The depth of Illinois’ lobbying culture is being detailed this fall at the Dirksen U.S. Courthouse in Chicago, where former Illinois House Speaker Michael Madigan, long the state’s most powerful politician, is being tried on a raft of bribery and racketeering charges. He has pleaded not guilty.

Michael McClain arrives at the Dirksen U.S. Courthouse Nov. 12, 2024. (Antonio Perez/Chicago Tribune)
Michael McClain, a lawmaker-turned-lobbyist and longtime confidant of former Speaker Michael Madigan, arrives at the Dirksen U.S. Courthouse this month. McClain was convicted last year alongside three others — including two lobbyists — as part of a scheme that involved funneling payments to Madigan allies who did little or no work. (Antonio Perez/Chicago Tribune)

The Madigan trial is the culmination of a sweeping federal investigation that ensnared numerous lobbyists, from a handful of ex-lawmakers to the former leaders of utility giant Commonwealth Edison and AT&T Illinois.
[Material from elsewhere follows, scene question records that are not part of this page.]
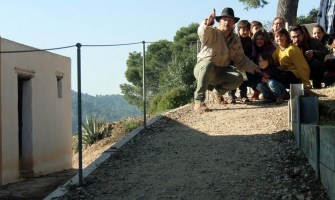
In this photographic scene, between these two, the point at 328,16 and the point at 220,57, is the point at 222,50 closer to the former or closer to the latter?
the point at 220,57

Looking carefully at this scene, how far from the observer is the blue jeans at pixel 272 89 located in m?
8.64

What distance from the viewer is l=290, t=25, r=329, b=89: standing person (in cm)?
879

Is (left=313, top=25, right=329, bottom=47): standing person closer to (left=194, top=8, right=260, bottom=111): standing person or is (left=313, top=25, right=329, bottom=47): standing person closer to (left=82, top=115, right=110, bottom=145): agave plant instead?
(left=194, top=8, right=260, bottom=111): standing person

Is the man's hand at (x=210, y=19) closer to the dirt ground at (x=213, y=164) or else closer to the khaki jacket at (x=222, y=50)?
the khaki jacket at (x=222, y=50)

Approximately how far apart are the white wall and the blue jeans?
5.10m

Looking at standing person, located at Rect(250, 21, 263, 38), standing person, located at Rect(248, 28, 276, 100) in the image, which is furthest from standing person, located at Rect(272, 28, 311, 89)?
standing person, located at Rect(250, 21, 263, 38)

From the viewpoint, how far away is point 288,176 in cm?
536

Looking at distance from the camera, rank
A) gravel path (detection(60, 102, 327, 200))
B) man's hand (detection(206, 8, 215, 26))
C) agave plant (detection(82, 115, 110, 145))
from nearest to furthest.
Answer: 1. gravel path (detection(60, 102, 327, 200))
2. man's hand (detection(206, 8, 215, 26))
3. agave plant (detection(82, 115, 110, 145))

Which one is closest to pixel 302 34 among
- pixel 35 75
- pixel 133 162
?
pixel 133 162

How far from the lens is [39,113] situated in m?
12.4

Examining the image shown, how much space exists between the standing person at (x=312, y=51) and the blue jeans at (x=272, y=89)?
Answer: 0.66 meters

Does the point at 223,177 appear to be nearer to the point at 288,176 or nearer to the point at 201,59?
the point at 288,176

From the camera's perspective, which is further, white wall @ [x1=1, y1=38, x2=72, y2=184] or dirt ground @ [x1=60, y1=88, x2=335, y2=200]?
white wall @ [x1=1, y1=38, x2=72, y2=184]

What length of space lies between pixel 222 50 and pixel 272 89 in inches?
44.4
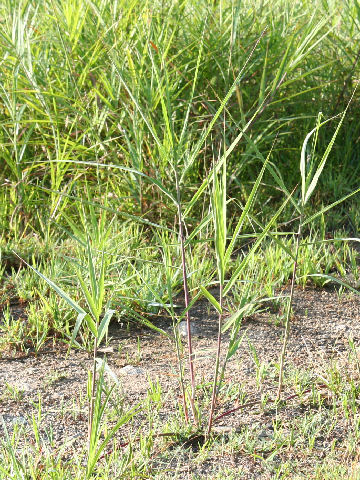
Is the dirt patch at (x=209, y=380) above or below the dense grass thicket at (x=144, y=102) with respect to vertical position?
below

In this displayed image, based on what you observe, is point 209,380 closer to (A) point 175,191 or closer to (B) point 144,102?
(A) point 175,191

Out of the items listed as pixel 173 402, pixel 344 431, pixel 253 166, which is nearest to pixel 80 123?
pixel 253 166

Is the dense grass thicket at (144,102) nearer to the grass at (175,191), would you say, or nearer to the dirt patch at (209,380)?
the grass at (175,191)

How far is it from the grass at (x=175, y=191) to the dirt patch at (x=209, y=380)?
15 millimetres

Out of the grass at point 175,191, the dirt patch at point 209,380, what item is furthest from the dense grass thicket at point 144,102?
the dirt patch at point 209,380

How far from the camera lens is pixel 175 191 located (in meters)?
3.59

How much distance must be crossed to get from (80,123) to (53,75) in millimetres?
477

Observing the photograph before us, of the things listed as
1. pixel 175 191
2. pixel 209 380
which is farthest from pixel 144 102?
pixel 209 380

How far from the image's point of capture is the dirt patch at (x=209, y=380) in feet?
6.46

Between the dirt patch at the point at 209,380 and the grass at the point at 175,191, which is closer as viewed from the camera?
the dirt patch at the point at 209,380

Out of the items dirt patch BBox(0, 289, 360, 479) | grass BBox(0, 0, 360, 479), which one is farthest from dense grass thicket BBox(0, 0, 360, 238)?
dirt patch BBox(0, 289, 360, 479)

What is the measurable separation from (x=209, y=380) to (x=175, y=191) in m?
1.45

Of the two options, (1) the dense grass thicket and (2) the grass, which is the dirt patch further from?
(1) the dense grass thicket

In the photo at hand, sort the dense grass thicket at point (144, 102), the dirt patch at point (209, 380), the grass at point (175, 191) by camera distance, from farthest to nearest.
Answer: the dense grass thicket at point (144, 102)
the grass at point (175, 191)
the dirt patch at point (209, 380)
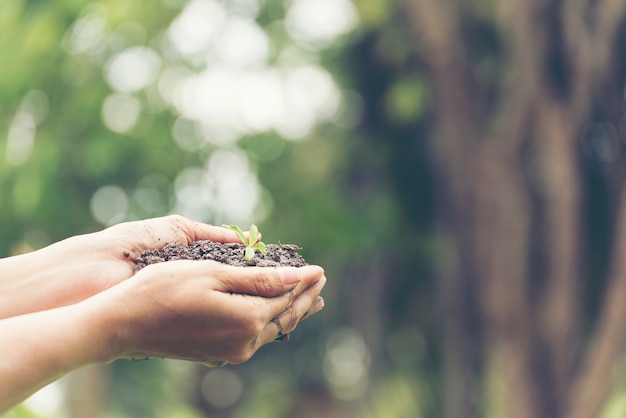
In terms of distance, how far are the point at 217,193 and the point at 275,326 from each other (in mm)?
6900

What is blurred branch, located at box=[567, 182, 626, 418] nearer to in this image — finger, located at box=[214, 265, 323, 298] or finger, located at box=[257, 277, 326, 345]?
finger, located at box=[257, 277, 326, 345]

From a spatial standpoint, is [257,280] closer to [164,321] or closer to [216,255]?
[164,321]

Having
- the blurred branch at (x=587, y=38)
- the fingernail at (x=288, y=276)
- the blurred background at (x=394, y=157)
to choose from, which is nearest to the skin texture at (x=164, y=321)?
the fingernail at (x=288, y=276)

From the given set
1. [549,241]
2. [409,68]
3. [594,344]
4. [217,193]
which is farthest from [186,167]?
[594,344]

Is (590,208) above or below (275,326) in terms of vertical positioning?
below

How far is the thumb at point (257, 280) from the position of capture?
2.05 m

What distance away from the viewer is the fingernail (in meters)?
2.11

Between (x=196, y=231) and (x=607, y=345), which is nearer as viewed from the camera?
(x=196, y=231)

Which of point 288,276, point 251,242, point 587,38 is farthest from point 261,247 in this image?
point 587,38

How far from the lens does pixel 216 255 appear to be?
95.4 inches

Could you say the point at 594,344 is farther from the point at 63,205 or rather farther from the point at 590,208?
the point at 63,205

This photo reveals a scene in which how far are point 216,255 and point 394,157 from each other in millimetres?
8025

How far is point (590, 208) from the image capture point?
9.34 m

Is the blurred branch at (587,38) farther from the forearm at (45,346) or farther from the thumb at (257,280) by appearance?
the forearm at (45,346)
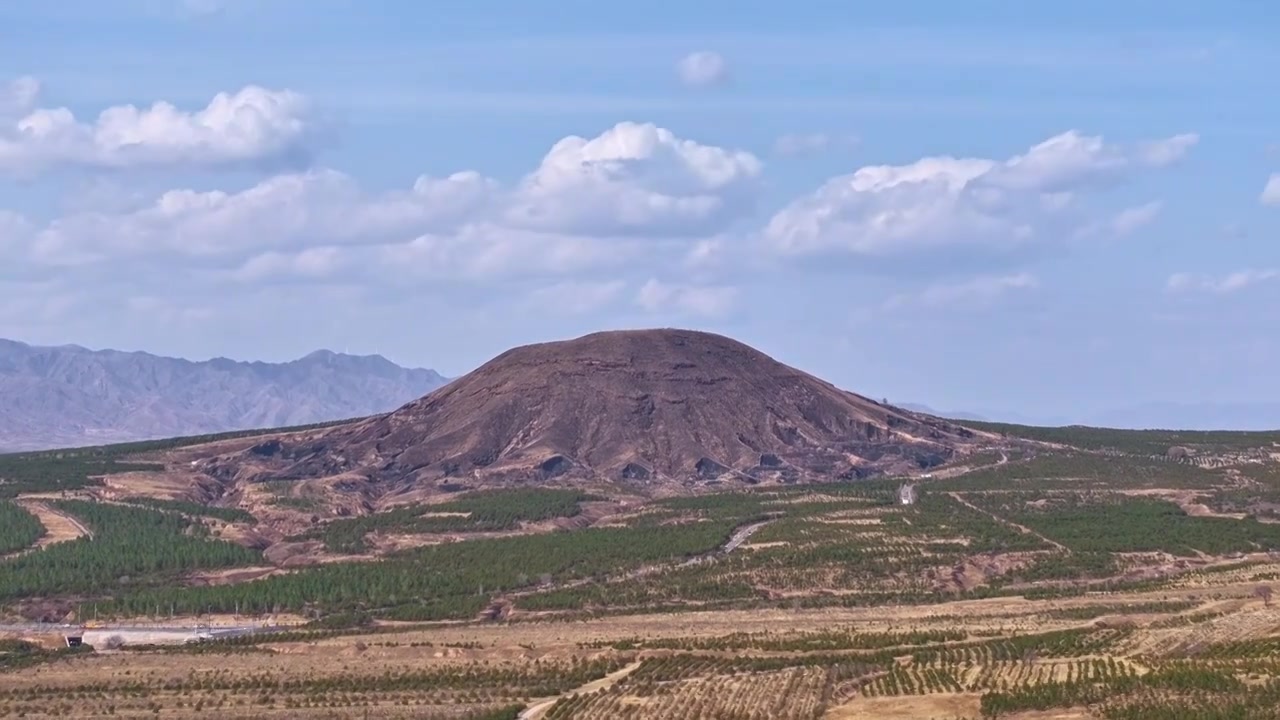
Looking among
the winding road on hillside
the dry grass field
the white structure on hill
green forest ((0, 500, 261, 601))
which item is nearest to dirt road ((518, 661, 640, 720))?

His co-defendant in the case is Michael McClain, a lawmaker-turned-lobbyist and longtime Madigan confidant who already was convicted last year, along with the former ComEd CEO and two others — both lobbyists — in a related conspiracy to bribe the once-mighty speaker.

But lobbying that veers into influence peddling and other forms of corruption long predates Madigan’s record tenure as the longest-serving state House leader in U.S. history.

‘There are no controls’

At its core, lobbying is a fundamental freedom enshrined in the Bill of Rights.

Alongside the First Amendment’s higher-profile freedoms of religion, speech and assembly is the right to petition the government, which is, in essence, what lobbyists do.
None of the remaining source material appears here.